Отрицая историю, Щедрин, казалось бы, отдыхал душой на картинах естественной народной жизни, не стесненной градоначальническими потугами ее улучшить. Глуповские пейзажи часто описаны с любовью: «Утро было ясное, свежее, чуть-чуть морозное… крыши домов и улицы были подернуты легким слоем инея; везде топились печи, и из окон каждого дома виднелось веселое пламя».
Можно подумать, что единственная задача власти — не нарушать эту идиллию. Казалось бы, Щедрин находит наконец универсальный, никому не мешающий закон: «Всякий да печет по праздникам пироги, не возбраняя себе таковое печение и в будни».

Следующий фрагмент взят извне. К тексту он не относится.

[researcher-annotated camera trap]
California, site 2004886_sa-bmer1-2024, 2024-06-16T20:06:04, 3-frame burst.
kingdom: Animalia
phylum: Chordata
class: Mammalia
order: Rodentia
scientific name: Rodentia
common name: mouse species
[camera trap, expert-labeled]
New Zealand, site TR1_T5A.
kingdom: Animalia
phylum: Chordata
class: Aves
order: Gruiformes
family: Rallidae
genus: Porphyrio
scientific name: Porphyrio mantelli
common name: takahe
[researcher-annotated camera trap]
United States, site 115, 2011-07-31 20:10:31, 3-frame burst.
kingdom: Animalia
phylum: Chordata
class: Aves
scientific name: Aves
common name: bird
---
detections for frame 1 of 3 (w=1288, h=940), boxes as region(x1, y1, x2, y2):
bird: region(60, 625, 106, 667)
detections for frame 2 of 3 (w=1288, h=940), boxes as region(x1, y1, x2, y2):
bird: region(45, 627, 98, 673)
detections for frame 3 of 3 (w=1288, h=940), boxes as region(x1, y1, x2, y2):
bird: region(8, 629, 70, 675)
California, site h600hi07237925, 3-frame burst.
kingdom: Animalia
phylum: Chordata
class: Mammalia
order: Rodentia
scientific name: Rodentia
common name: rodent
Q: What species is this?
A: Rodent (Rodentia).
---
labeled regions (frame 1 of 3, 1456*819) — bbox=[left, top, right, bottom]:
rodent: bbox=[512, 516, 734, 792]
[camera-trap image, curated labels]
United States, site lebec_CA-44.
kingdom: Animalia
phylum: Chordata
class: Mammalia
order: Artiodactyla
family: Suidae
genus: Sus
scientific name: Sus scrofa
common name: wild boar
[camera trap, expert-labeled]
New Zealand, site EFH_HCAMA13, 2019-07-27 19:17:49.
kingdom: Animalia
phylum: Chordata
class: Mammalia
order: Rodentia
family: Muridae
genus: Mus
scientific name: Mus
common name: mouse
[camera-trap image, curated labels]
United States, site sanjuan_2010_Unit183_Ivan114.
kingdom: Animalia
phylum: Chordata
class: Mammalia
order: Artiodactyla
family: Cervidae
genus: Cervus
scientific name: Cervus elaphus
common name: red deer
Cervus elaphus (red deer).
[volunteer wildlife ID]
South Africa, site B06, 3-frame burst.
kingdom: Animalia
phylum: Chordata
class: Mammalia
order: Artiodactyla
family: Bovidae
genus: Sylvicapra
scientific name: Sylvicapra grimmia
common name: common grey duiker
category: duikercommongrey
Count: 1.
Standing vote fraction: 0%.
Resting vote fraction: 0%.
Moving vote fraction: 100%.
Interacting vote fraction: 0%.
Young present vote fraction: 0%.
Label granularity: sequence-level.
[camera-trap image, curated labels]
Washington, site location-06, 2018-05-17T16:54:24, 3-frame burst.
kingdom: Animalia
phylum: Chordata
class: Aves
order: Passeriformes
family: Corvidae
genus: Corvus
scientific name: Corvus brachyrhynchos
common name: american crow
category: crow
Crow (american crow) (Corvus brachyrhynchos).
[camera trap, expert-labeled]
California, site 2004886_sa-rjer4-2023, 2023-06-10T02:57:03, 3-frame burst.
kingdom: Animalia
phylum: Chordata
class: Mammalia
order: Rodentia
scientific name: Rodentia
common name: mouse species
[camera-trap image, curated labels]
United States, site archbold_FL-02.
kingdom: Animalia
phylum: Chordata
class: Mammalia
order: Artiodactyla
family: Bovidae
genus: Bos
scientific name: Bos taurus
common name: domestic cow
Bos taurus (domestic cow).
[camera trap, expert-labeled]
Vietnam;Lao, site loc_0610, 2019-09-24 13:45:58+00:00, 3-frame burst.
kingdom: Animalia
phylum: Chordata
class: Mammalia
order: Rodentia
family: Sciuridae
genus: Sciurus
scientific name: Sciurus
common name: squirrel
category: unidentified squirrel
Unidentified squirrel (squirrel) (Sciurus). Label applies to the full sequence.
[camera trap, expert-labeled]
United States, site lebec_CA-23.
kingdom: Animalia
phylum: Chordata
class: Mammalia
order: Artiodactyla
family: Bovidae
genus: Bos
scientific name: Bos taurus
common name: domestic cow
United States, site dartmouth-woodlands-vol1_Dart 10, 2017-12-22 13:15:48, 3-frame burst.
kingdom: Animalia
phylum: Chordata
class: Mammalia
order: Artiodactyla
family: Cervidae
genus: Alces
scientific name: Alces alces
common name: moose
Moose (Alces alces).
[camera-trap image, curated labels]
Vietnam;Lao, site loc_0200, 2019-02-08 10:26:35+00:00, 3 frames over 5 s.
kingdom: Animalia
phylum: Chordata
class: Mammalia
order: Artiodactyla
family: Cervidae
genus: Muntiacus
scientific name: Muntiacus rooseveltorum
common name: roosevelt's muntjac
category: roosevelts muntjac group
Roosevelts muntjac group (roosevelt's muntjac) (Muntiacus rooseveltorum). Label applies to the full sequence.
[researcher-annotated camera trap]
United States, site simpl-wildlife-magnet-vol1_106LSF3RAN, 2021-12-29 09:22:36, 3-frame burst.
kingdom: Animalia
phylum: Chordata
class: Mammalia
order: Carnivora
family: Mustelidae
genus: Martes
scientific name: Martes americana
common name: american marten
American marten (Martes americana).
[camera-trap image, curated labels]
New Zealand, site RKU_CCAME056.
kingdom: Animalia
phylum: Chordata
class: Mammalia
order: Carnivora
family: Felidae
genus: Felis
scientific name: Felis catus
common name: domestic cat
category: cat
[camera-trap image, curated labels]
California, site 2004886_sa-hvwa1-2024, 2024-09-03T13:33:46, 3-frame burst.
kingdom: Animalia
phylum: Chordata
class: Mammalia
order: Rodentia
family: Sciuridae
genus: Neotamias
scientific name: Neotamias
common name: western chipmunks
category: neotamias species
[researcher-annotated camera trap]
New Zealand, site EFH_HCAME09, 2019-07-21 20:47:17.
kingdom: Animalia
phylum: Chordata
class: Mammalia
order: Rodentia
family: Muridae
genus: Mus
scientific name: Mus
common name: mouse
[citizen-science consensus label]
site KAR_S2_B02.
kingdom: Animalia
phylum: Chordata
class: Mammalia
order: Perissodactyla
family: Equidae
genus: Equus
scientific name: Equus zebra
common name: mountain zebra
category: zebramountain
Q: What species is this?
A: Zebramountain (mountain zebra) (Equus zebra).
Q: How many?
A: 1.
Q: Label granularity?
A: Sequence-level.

Когда городом управляет «прекративший все дела» майор Прыщ, сказочное изобилие настигает глуповцев: «Пчела роилась необыкновенно, так что меду и воску было отправлено в Византию почти столько же, сколько при великом князе Олеге».
Однако освобожденные от узды истории глуповцы возвращаются в кромешный мир. Прыща, например, обладателя фаршированной головы, просто съели. Как и положено, не в переносном, а в прямом смысле. Он пал жертвой «естества», в данном случае — аппетита местного предводителя дворянства, в желудке которого, «как в могиле, исчезали всякие куски».
Мотив еды — от пирогов до каннибализма — у Щедрина становится знаком естественной жизни, противостоящей химерам власти, которая велит обывателям разводить в палисадниках малосъедобные «барскую спесь, царские кудри, бураки и татарское мыло».
Беда в том, что сытые глуповцы не лучше голодных. Отравленные изобилием, они возгордились, впали в язычество и «с какой-то яростью покатились по покатости, которая очутилась под их ногами». (Тут Щедрин, видимо, из свойственной сатирикам любви к архаизмам, вдруг апеллирует к какому-то Золотому веку, которого, согласно его же истории, у глуповцев никогда не было: «Величавая дикость прежнего времени исчезла без следа, вместо гигантов, сгибавших подковы и ломавших целковые, явились люди женоподобные, у которых на уме были только милые непристойности».)
Забытые начальством глуповцы отнюдь не являют собой картину авторского идеала. Разоблачая историю, Щедрин не верит и в справедливую природу, производящую благородных дикарей. Он не решается сделать выбор между кромешным и цивилизованным миром — «оба хуже».
Туманному финалу книги предшествует последний, решительный конфликт между историей и природой. Угрюм-Бурчеев, виновный в «нарочитом упразднении естества», терпит поражение, столкнувшись с неодолимой стихией — рекой. «Тут встали лицом к лицу два бреда», — комментирует сражение автор. Один бред представляет историю, другой — природу. Обе стихии равно бессмысленны, бездушны, неуправляемы. И в той, и в другой нет места для нормального человеческого существования.